According to the report, Justice Eko declared that Justice Mohammed Idris, who convicted Mr Kalu, had already become a justice of the Court of Appeal, when he ruled and sentenced Mr Kalu and his co-defendant as a trial judge.

He held that a Justice of the Court of Appeal cannot operate as a judge of the Federal High Court, and ordered the Chief Judge of the Federal High Court to reassign the case for trial. Kalu was released from the custody of the Nigerian Correctional Service Kuje on Wednesday 3 June 2020.

== Personal life ==
Kalu married Ms. Ifeoma Ada Menakaya in December 1989, and they got married in his hometown of Igbere, Abia State.

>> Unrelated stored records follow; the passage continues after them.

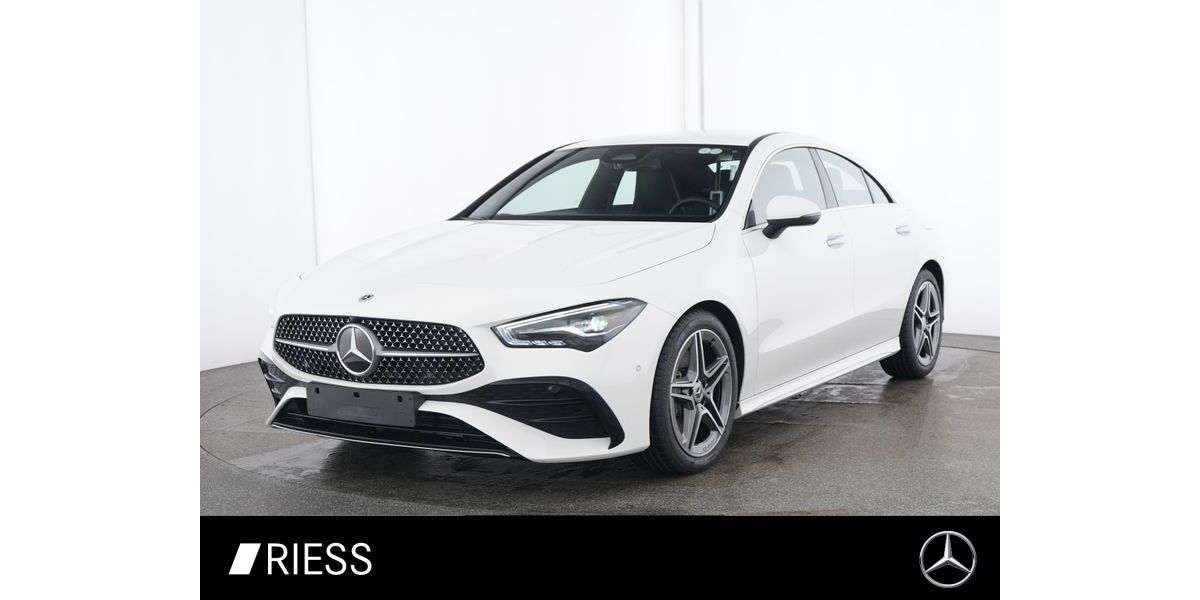 Mercedes-Benz CLA 200 24.500 km 38.900 &euro; Tuttlingen 78532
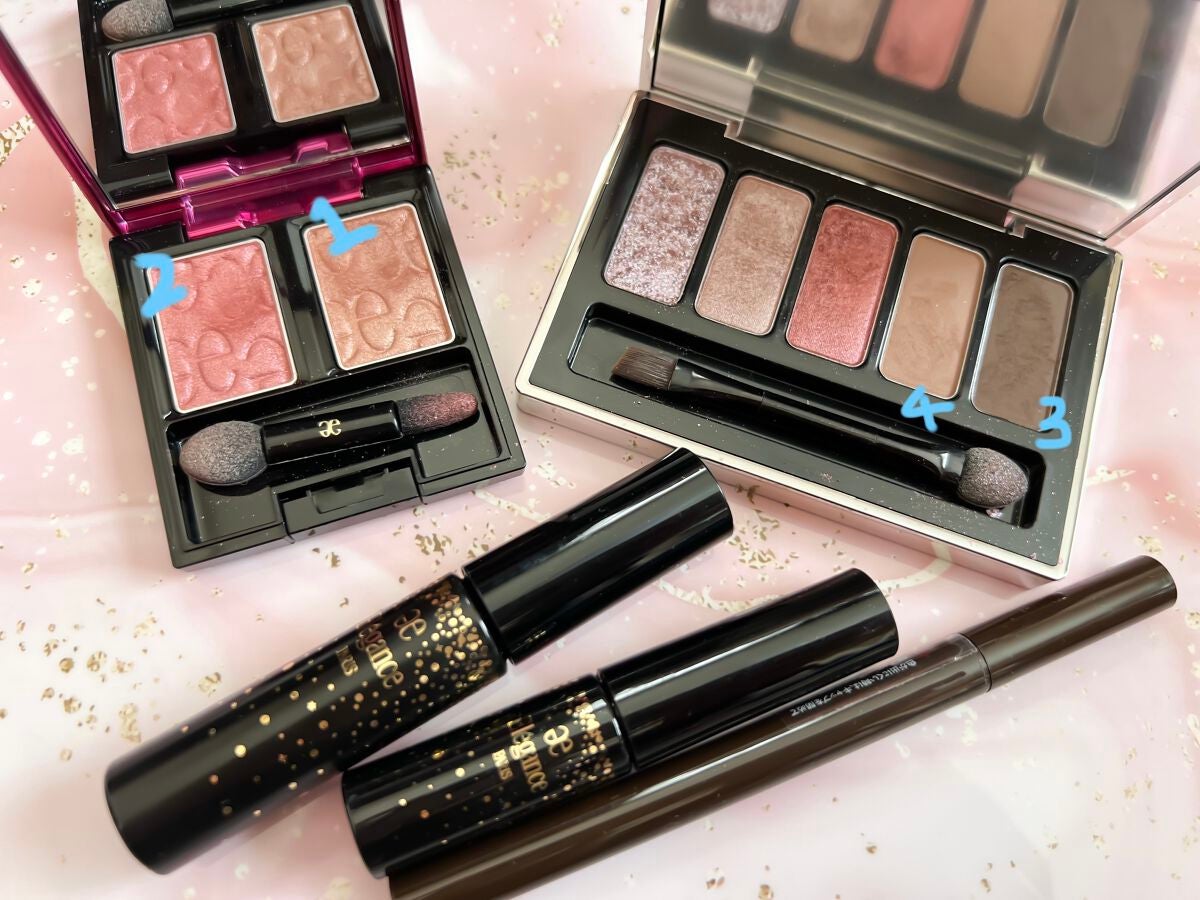 リュクスアイシャドウ/BOBBI BROWN/単色アイシャドウを使ったクチコミ(3枚目)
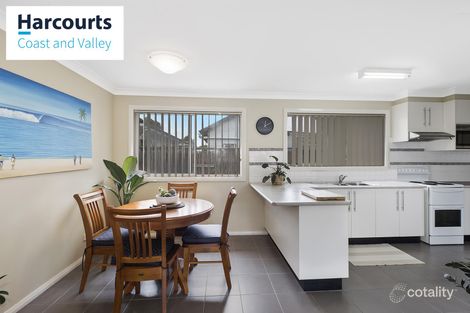 Property photo of 4/16 Fraser Road Long Jetty NSW 2261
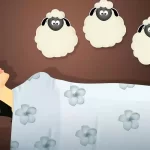 Dormire contando le pecore diventa realta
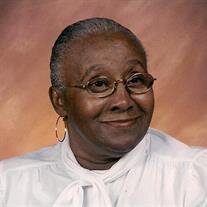 Delores C. Phillips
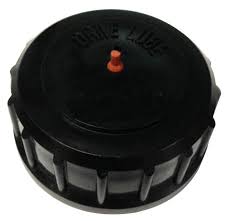 #8067271 Mercury Marine Reservoir Cap/200D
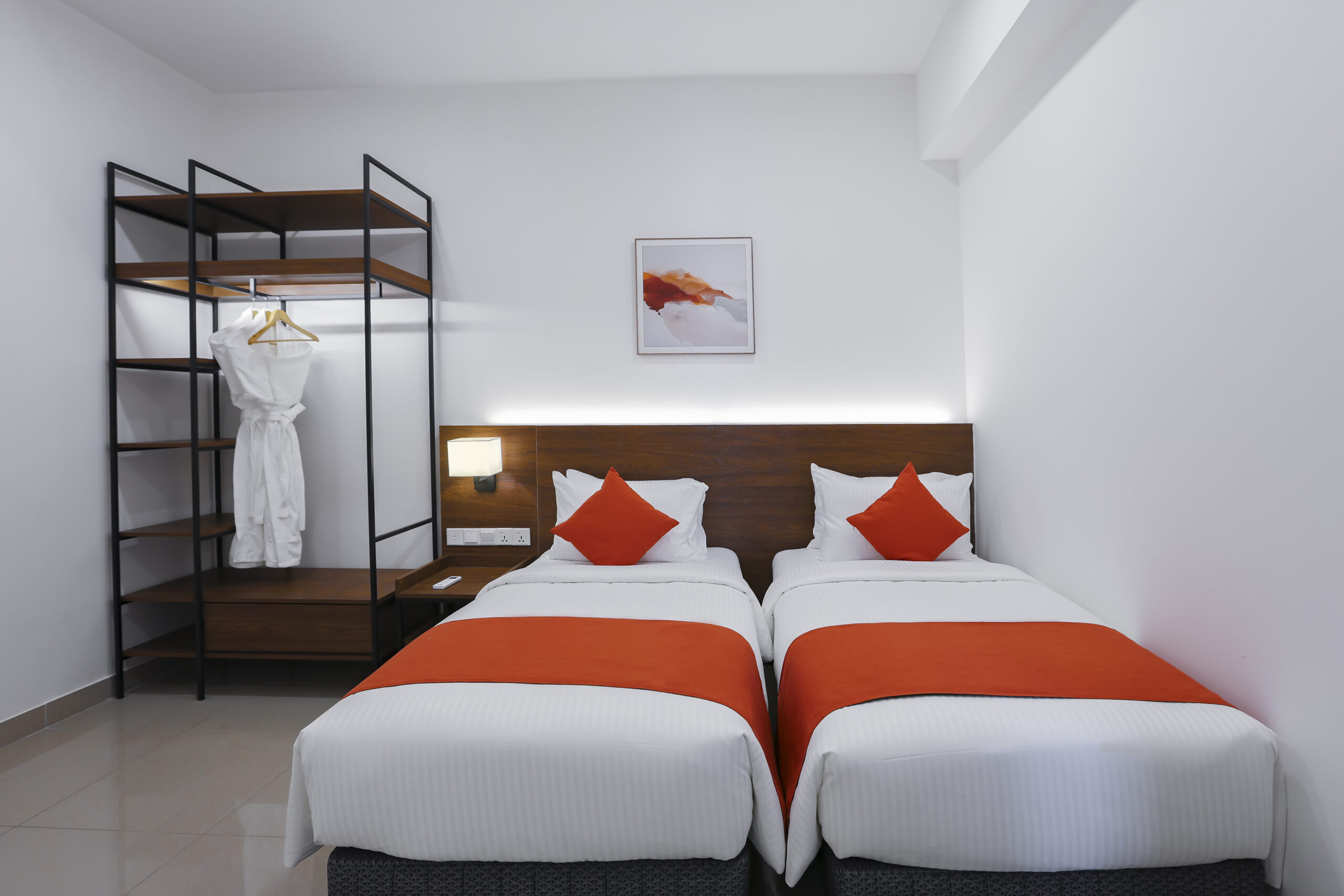 Family Room Bed 2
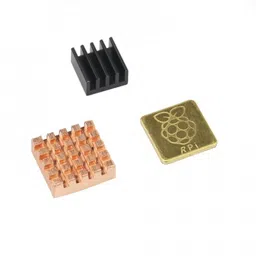 Raspberry Pi 3 Heat Sink set image 5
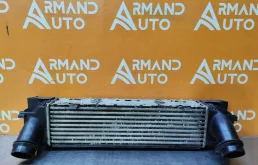 Интеркулер BMW 3 series 2011-2020 17517600530 F30 F31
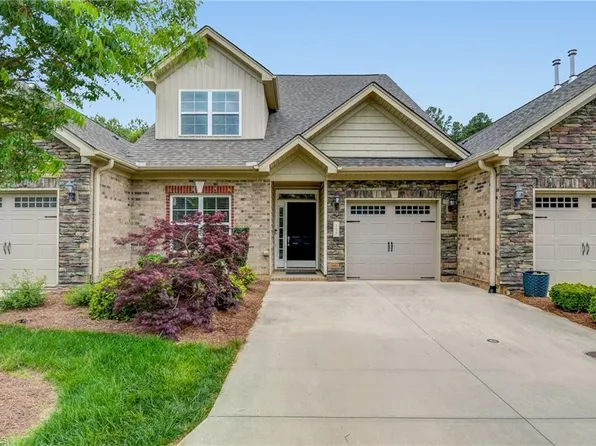 108 Zurich Ct, Winston Salem, NC 27127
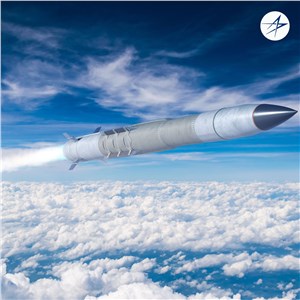 LM Welcomes Dedicated PAC-3 Missile Maintenance Facility in Poland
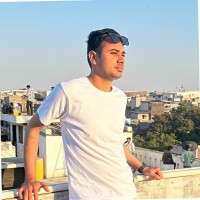 Rakesh Shelake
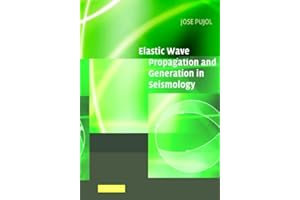 Elastic Wave Propagation and Generation in Seismology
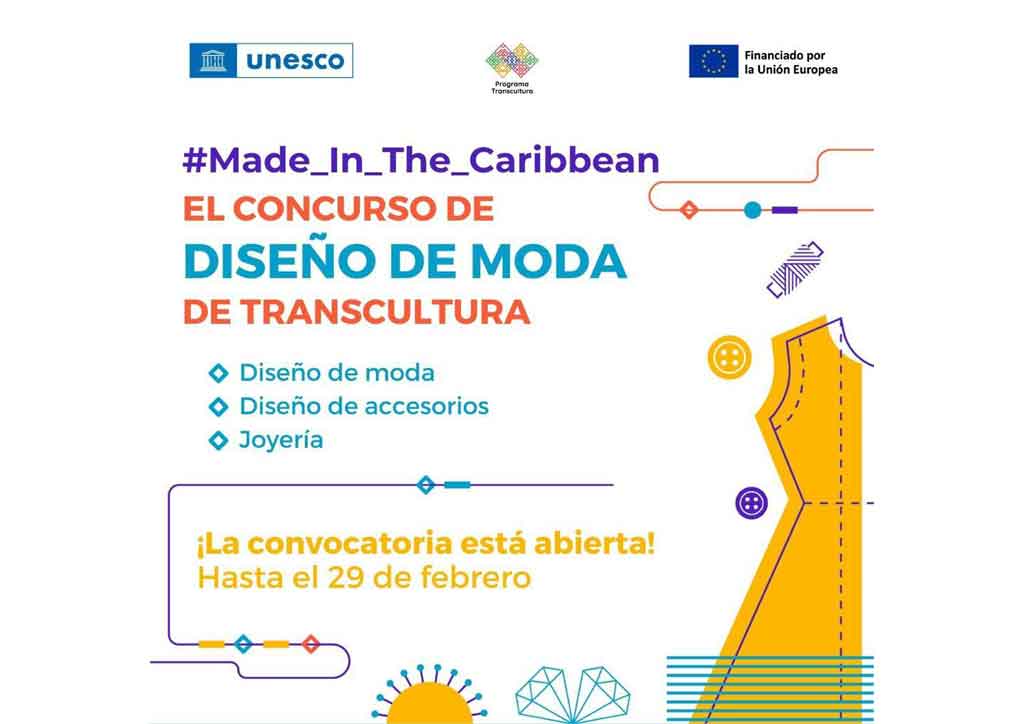 Programa Transcultura de la Unesco lanza convocatoria en Cuba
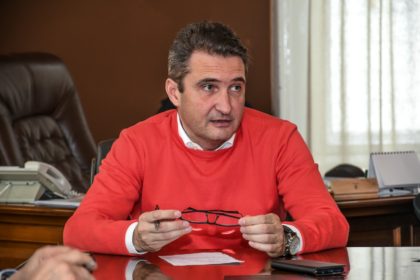 Primarul Aradului riscă o amendă între 5.000 și 30.000 de lei
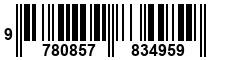 9780857834959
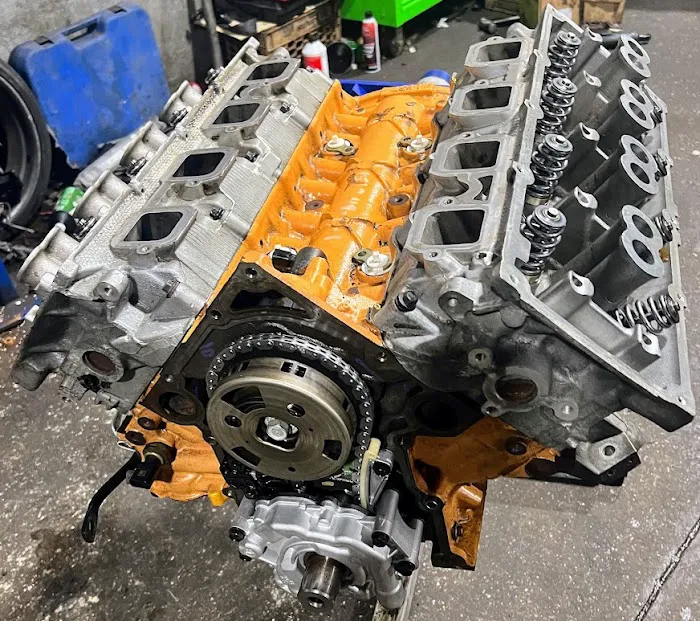 Car Doc Automotive INC 3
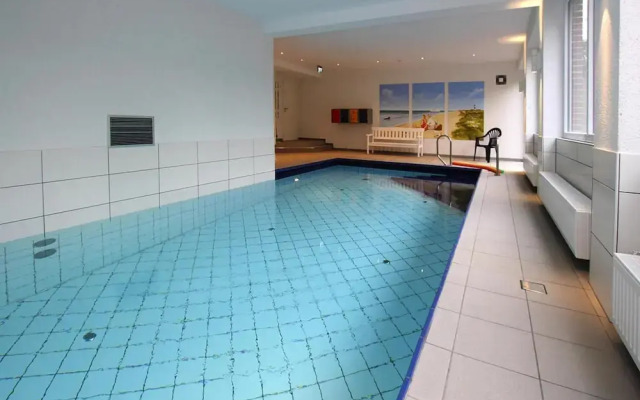 Ferienwohnung in Westerland-ex TUI
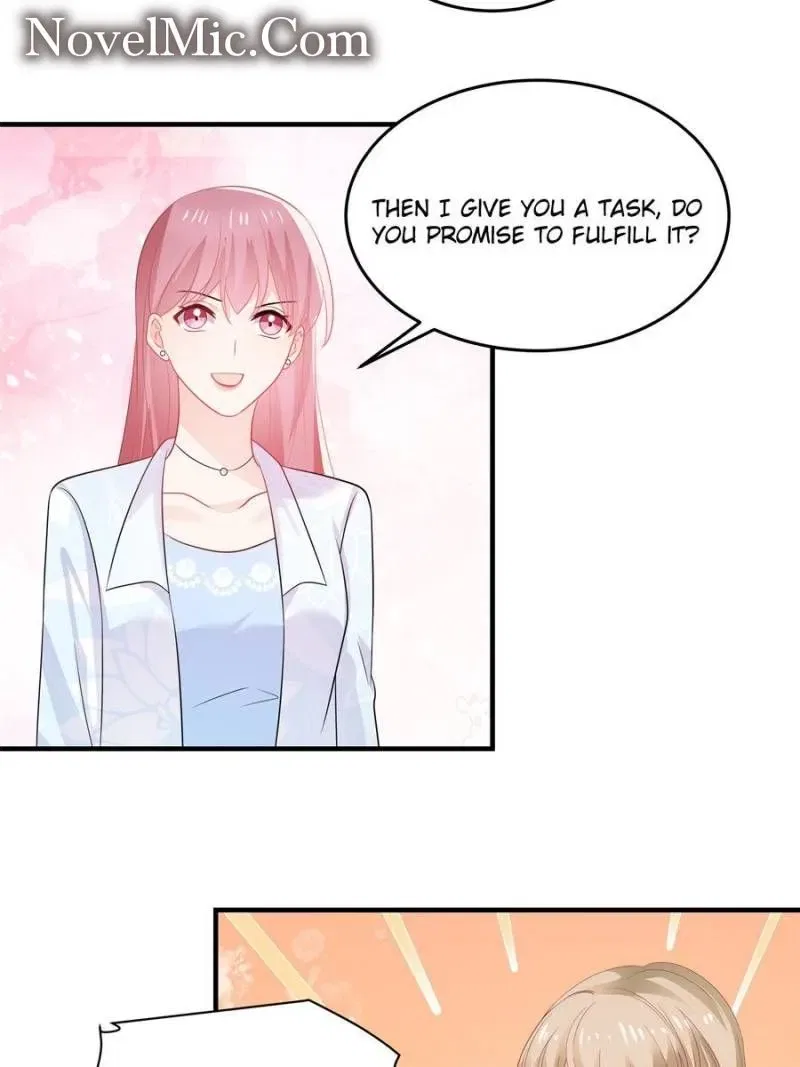 Triplets: Mr Li’s Sweetheart Chapter 94 – Page 6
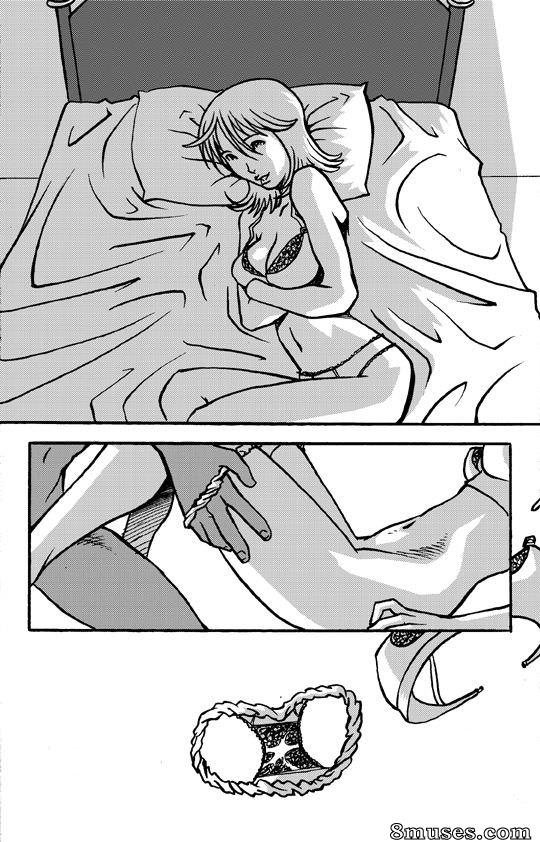 Slipshine Comics - Oh Meu Diabo! - Página 112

He has four children namely: Neya Uzor Kalu, Michael Uzor Kalu, Olivia Uzor Kalu, and Nicole Uzor Kalu.

== Timeline ==
- 1999: He was elected as the Governor of Abia State on People's Democratic Party (PDP).
- 2003: He was re-elected as Governor.
- 2006: He left People's Democratic Party (PDP) and found Progressive People's Alliance (PPA).
- 2007: He contested for the Presidential Seat on the PPA platform.
- 2007: His corruption trial began and he was arrested by the Economic and Financial Crimes Commission (EFCC) in 2007.
- 2011: He contested as the Abia North Senatorial candidate on the PPA platform.
- 2012: He re-joined the Peoples Democratic Party (PDP).
- 2015: He later returned to Progressive People's Alliance (PPA) to contest for the Senatorial Election.
- 2016: The Supreme court ruled that he should stand trial, this was nine years after his legal battle with the EFCC.
- 2016: He joined the All Progressives Congress (APC) political party.
- 2018: He was given the Title: Danbaiwan-Hausa (Gifted Son of Hausa kingdom) by the Emir of Daura in President Muhammadu Buhari's hometown.
- 2019: He contested for the Abia State Senatorial Election and he won.
- 2019: He was convicted and jailed 12 years for corruption in December 2019.
- 2020: He was released from prison by the judgement of the Supreme Court who ruled on Friday, 8 May that he was wrongfully convicted. The Supreme Court ordered a re-trial.